DESCRIPTION OF THE TASK:
Repeat the data below word for word, starting with the line that contains "At what distance from the observer" and continuing through the last line of the data.

DATA SECTION:
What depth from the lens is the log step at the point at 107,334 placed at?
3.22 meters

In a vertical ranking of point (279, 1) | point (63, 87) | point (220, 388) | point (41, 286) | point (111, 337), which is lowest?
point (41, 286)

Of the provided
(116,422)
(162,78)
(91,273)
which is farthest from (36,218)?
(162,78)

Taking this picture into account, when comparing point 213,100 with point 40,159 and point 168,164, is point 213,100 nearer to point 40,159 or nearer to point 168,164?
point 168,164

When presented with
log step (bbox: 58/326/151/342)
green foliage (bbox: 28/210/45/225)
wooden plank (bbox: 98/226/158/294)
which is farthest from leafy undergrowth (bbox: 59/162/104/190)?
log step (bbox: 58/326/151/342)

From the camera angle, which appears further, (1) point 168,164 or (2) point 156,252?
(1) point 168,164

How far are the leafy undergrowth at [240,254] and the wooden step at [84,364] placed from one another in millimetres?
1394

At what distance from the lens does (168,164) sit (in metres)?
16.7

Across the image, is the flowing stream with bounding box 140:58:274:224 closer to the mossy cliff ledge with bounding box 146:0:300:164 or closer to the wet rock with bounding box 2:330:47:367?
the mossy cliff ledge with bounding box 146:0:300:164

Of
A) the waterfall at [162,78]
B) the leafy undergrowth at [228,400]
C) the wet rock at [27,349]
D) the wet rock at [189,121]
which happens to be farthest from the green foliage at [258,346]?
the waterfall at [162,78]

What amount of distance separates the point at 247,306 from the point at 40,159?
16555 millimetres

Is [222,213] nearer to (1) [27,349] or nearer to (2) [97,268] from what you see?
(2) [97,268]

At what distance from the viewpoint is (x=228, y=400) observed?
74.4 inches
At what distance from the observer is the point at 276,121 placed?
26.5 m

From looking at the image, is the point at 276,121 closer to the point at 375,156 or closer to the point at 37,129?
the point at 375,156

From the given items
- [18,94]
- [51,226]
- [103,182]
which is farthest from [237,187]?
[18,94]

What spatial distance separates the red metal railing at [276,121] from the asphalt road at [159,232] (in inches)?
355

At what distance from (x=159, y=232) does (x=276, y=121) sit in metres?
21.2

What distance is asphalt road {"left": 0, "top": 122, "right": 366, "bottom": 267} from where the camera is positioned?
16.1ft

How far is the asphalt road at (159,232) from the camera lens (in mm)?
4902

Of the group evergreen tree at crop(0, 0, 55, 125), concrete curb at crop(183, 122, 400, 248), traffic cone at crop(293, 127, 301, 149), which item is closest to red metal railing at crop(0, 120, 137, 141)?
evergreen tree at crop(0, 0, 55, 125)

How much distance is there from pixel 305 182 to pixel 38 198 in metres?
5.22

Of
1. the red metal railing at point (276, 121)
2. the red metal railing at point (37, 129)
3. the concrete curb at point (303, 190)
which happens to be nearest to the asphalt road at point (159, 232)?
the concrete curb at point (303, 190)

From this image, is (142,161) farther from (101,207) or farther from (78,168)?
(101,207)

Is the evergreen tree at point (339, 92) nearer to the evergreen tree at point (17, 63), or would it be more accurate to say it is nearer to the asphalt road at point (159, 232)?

FULL ANSWER:
At what distance from the observer is the point at 276,121 placed?
26.5 m

From looking at the image, is the point at 276,121 closer to the point at 375,156 or closer to the point at 37,129?
the point at 375,156

From the given items
- [18,94]
- [51,226]
- [103,182]
which is farthest from [237,187]?
[18,94]

What spatial distance separates the red metal railing at [276,121] from the asphalt road at [159,232] (in inches)?
355

At what distance from (x=159, y=232) does (x=276, y=121) sit in metres?
21.2

What distance is asphalt road {"left": 0, "top": 122, "right": 366, "bottom": 267} from where the camera is positioned?
16.1ft

How far is the asphalt road at (159,232) from the camera lens (in mm)?
4902

Of the group evergreen tree at crop(0, 0, 55, 125), concrete curb at crop(183, 122, 400, 248), traffic cone at crop(293, 127, 301, 149), which item is closest to red metal railing at crop(0, 120, 137, 141)?
evergreen tree at crop(0, 0, 55, 125)

How much distance is there from pixel 305 182 to pixel 38 198 in metres?
5.22

Of
1. the red metal railing at point (276, 121)
2. the red metal railing at point (37, 129)
3. the concrete curb at point (303, 190)
which happens to be nearest to the asphalt road at point (159, 232)?
the concrete curb at point (303, 190)

From this image, is (142,161) farther from (101,207) or farther from (78,168)?
(101,207)

Is the evergreen tree at point (339, 92) nearer to the evergreen tree at point (17, 63), or would it be more accurate to say it is nearer to the asphalt road at point (159, 232)?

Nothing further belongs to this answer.